## Dettagli attività
Ricopia parola per parola tutte le voci riportate qui sotto, senza modificare nulla.

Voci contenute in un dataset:
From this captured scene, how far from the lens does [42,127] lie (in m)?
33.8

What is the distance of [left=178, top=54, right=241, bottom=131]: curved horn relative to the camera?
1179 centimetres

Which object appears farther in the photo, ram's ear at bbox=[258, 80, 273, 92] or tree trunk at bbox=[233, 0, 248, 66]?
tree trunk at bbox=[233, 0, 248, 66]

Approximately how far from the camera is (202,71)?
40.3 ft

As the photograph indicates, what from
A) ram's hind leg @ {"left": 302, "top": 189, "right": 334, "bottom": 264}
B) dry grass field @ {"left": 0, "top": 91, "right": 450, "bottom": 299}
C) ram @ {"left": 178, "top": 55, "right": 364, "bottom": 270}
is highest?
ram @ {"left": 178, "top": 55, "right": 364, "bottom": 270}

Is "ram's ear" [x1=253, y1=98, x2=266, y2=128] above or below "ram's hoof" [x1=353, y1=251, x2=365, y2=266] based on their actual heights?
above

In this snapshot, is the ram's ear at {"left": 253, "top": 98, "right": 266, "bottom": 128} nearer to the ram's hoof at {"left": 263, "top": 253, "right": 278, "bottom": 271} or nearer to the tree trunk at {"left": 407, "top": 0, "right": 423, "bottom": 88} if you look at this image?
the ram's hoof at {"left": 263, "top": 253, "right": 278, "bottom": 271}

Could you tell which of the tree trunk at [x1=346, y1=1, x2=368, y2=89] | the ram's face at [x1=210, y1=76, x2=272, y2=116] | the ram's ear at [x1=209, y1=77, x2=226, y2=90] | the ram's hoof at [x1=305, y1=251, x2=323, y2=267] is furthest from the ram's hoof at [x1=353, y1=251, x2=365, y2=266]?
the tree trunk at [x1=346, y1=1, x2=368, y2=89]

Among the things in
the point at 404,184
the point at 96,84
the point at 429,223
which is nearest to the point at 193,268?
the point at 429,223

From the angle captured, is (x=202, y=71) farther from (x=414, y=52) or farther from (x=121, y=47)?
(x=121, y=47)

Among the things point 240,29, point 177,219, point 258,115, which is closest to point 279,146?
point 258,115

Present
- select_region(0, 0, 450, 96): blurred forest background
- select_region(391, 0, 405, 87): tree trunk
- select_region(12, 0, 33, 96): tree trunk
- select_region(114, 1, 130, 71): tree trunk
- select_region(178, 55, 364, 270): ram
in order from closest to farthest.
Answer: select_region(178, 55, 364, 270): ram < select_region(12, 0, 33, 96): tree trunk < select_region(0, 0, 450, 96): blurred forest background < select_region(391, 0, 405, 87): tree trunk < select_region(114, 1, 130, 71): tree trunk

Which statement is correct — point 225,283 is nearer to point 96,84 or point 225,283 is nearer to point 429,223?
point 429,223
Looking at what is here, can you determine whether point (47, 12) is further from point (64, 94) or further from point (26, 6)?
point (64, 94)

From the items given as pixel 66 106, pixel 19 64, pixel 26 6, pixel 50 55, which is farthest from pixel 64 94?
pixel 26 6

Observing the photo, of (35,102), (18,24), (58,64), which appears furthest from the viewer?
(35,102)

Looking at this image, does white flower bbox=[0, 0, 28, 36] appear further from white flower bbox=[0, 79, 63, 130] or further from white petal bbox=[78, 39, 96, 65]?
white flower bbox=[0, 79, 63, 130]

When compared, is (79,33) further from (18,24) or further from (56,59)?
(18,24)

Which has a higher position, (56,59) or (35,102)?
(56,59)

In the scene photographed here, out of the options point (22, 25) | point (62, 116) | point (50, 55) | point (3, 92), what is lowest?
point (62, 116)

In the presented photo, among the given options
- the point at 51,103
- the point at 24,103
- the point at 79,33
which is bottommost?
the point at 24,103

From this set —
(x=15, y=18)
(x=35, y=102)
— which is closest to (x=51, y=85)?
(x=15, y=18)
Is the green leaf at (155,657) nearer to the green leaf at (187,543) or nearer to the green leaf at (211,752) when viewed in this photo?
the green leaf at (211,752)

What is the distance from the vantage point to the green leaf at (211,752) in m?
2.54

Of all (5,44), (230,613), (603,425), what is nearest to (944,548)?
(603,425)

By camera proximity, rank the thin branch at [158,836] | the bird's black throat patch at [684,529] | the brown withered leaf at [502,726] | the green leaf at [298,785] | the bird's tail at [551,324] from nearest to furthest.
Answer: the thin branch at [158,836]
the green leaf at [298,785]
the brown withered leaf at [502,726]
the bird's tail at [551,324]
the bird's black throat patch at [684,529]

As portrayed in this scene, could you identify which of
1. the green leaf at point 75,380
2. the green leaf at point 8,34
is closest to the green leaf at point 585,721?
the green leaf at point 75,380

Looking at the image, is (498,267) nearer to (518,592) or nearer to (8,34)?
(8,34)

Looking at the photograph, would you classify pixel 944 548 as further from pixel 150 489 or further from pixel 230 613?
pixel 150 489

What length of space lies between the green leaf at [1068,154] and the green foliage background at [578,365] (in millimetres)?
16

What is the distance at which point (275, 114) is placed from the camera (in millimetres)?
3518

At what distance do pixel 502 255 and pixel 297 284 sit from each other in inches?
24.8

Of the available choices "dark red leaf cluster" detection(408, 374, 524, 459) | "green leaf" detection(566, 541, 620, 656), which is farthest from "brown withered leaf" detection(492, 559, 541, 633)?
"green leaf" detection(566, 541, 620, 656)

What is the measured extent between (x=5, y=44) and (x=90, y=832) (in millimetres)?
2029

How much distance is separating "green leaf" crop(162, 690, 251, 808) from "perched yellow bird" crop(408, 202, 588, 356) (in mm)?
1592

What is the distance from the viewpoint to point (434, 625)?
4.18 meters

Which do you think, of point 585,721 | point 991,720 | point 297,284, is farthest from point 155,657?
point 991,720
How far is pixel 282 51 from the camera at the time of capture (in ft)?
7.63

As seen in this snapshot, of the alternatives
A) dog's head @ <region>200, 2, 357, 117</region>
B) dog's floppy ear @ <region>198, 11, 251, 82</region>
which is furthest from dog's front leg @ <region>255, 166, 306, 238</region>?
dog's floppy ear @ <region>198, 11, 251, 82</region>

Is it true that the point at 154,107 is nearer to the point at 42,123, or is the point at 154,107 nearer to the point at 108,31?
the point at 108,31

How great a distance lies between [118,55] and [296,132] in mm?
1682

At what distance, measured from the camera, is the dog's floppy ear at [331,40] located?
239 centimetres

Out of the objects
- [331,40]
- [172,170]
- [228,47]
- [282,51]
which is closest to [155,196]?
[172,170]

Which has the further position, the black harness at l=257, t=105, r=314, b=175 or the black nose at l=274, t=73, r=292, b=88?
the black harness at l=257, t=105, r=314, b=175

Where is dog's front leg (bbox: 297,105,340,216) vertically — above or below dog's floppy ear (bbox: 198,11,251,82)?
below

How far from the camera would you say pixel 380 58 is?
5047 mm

## Esito attività
From this captured scene, how far from the lens does [42,127] lie (in m)?
33.8

What is the distance of [left=178, top=54, right=241, bottom=131]: curved horn relative to the camera?
1179 centimetres

Which object appears farther in the photo, ram's ear at bbox=[258, 80, 273, 92] or tree trunk at bbox=[233, 0, 248, 66]?
tree trunk at bbox=[233, 0, 248, 66]

Approximately how far from the camera is (202,71)?
40.3 ft

As the photograph indicates, what from
A) ram's hind leg @ {"left": 302, "top": 189, "right": 334, "bottom": 264}
B) dry grass field @ {"left": 0, "top": 91, "right": 450, "bottom": 299}
C) ram @ {"left": 178, "top": 55, "right": 364, "bottom": 270}
is highest?
ram @ {"left": 178, "top": 55, "right": 364, "bottom": 270}

Is "ram's ear" [x1=253, y1=98, x2=266, y2=128] above or below "ram's hoof" [x1=353, y1=251, x2=365, y2=266] based on their actual heights?
above

In this snapshot, is the ram's ear at {"left": 253, "top": 98, "right": 266, "bottom": 128} nearer to the ram's hoof at {"left": 263, "top": 253, "right": 278, "bottom": 271} or nearer to the tree trunk at {"left": 407, "top": 0, "right": 423, "bottom": 88} if you look at this image?
the ram's hoof at {"left": 263, "top": 253, "right": 278, "bottom": 271}

Could you tell which of the tree trunk at [x1=346, y1=1, x2=368, y2=89] | the ram's face at [x1=210, y1=76, x2=272, y2=116] | the ram's ear at [x1=209, y1=77, x2=226, y2=90] | the ram's hoof at [x1=305, y1=251, x2=323, y2=267] is furthest from the ram's hoof at [x1=353, y1=251, x2=365, y2=266]?
the tree trunk at [x1=346, y1=1, x2=368, y2=89]

Among the things in
the point at 404,184
the point at 96,84
the point at 429,223
which is nearest to the point at 193,268?
the point at 429,223

From the angle captured, is (x=202, y=71) farther from (x=414, y=52) or farther from (x=121, y=47)?
(x=121, y=47)

Among the things point 240,29, point 177,219, point 258,115, which is closest to point 279,146?
point 258,115

Present
- select_region(0, 0, 450, 96): blurred forest background
- select_region(391, 0, 405, 87): tree trunk
- select_region(12, 0, 33, 96): tree trunk
- select_region(114, 1, 130, 71): tree trunk
- select_region(178, 55, 364, 270): ram
in order from closest to farthest.
Answer: select_region(178, 55, 364, 270): ram < select_region(12, 0, 33, 96): tree trunk < select_region(0, 0, 450, 96): blurred forest background < select_region(391, 0, 405, 87): tree trunk < select_region(114, 1, 130, 71): tree trunk

Which statement is correct — point 225,283 is nearer to point 96,84 or point 225,283 is nearer to point 429,223?
point 429,223
Looking at what is here, can you determine whether point (47, 12) is further from point (64, 94) or further from point (26, 6)?
point (64, 94)

From the items given as pixel 66 106, pixel 19 64, pixel 26 6, pixel 50 55, which is farthest from pixel 64 94?
pixel 26 6

Observing the photo, of (35,102), (18,24), (58,64), which appears furthest from the viewer?
(35,102)

Looking at this image, does white flower bbox=[0, 0, 28, 36] appear further from white flower bbox=[0, 79, 63, 130] or further from white petal bbox=[78, 39, 96, 65]?
white flower bbox=[0, 79, 63, 130]

When compared, is (79,33) further from (18,24) or further from (56,59)?
(18,24)

Which has a higher position, (56,59) or (35,102)?
(56,59)

In the scene photographed here, out of the options point (22, 25) | point (62, 116) | point (50, 55) | point (3, 92), what is lowest?
point (62, 116)

In the presented photo, among the given options
- the point at 51,103
- the point at 24,103
- the point at 79,33
which is bottommost?
the point at 24,103

From this set —
(x=15, y=18)
(x=35, y=102)
— which is closest to (x=51, y=85)?
(x=15, y=18)
Is the green leaf at (155,657) nearer to the green leaf at (187,543) or nearer to the green leaf at (211,752) when viewed in this photo?
the green leaf at (211,752)

What is the distance from the vantage point to the green leaf at (211,752) in m?
2.54

Of all (5,44), (230,613), (603,425), what is nearest to (944,548)?
(603,425)

By camera proximity, rank the thin branch at [158,836] | the bird's black throat patch at [684,529] | the brown withered leaf at [502,726] | the green leaf at [298,785] | the bird's tail at [551,324] from nearest to furthest.
Answer: the thin branch at [158,836]
the green leaf at [298,785]
the brown withered leaf at [502,726]
the bird's tail at [551,324]
the bird's black throat patch at [684,529]

As portrayed in this scene, could you identify which of
1. the green leaf at point 75,380
2. the green leaf at point 8,34
is closest to the green leaf at point 585,721?
the green leaf at point 75,380

Looking at the image, is (498,267) nearer to (518,592) or nearer to (8,34)?
(8,34)

Looking at the photograph, would you classify pixel 944 548 as further from pixel 150 489 or further from pixel 230 613?
pixel 150 489

What length of space lies between the green leaf at [1068,154] and the green foliage background at [578,365] (in millimetres)?
16

What is the distance at which point (275, 114) is placed from the camera (in millimetres)?
3518

At what distance do pixel 502 255 and pixel 297 284 sit from each other in inches?
24.8

Of the available choices "dark red leaf cluster" detection(408, 374, 524, 459) | "green leaf" detection(566, 541, 620, 656), which is farthest from "brown withered leaf" detection(492, 559, 541, 633)?
"green leaf" detection(566, 541, 620, 656)

What is the measured extent between (x=5, y=44) and (x=90, y=832) (in millimetres)?
2029

How much distance is separating "green leaf" crop(162, 690, 251, 808) from "perched yellow bird" crop(408, 202, 588, 356) (in mm)?
1592

What is the distance from the viewpoint to point (434, 625)?
4.18 meters

Which do you think, of point 585,721 | point 991,720 | point 297,284, is farthest from point 155,657?
point 991,720
How far is pixel 282 51 from the camera at the time of capture (in ft)?
7.63

As seen in this snapshot, of the alternatives
A) dog's head @ <region>200, 2, 357, 117</region>
B) dog's floppy ear @ <region>198, 11, 251, 82</region>
which is furthest from dog's front leg @ <region>255, 166, 306, 238</region>?
dog's floppy ear @ <region>198, 11, 251, 82</region>

Is it true that the point at 154,107 is nearer to the point at 42,123, or is the point at 154,107 nearer to the point at 108,31?
the point at 108,31

How great a distance lies between [118,55] and [296,132] in mm?
1682

At what distance, measured from the camera, is the dog's floppy ear at [331,40] located?
239 centimetres

Out of the objects
- [331,40]
- [172,170]
- [228,47]
- [282,51]
which is closest to [155,196]?
[172,170]

Which has the further position, the black harness at l=257, t=105, r=314, b=175 or the black nose at l=274, t=73, r=292, b=88?
the black harness at l=257, t=105, r=314, b=175

Where is dog's front leg (bbox: 297,105,340,216) vertically — above or below dog's floppy ear (bbox: 198,11,251,82)?
below

How far from the camera would you say pixel 380 58 is?
5047 mm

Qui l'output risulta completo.